Peroxisome biogenesis requires various complex processes including organelle division, enlargement and protein transport. We have been studying a number of Arabidopsis apm mutants that display aberrant peroxisome morphology. Two of these mutants, apm2 and apm4, showed green fluorescent protein fluorescence in the cytosol as well as in peroxisomes, indicating a decrease of efficiency of peroxisome targeting signal 1 (PTS1)-dependent protein transport to peroxisomes.
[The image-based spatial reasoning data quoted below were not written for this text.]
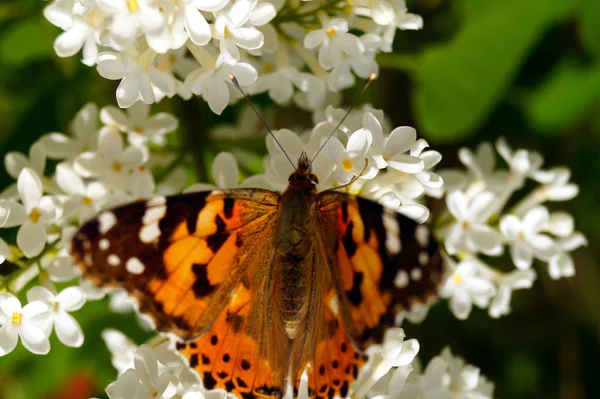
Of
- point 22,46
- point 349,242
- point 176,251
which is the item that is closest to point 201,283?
point 176,251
Interestingly, both mutants were defective in PTS2-dependent protein transport. Plant growth was more inhibited in apm4 than apm2 mutants, apparently because protein transport was more severely decreased in apm4 than in apm2 mutants. APM2 and APM4 were found to encode proteins homologous to the peroxins PEX13 and PEX12, respectively, which are thought to be involved in transporting matrix proteins into peroxisomes in yeasts and mammals. We show that APM2/PEX13 and APM4/PEX12 are localized on peroxisomal membranes, and that APM2/PEX13 interacts with PEX7, a cytosolic PTS2 receptor. Additionally, a PTS1 receptor, PEX5, was found to stall on peroxisomal membranes in both mutants, suggesting that PEX12 and PEX13 are components that are involved in protein transport on peroxisomal membranes in higher plants. Proteins homologous to PEX12 and PEX13 have previously been found in Arabidopsis but it is not known whether they are involved in protein transport to peroxisomes. Our findings reveal that APM2/PEX13 and APM4/PEX12 are responsible for matrix protein import to peroxisomes in planta.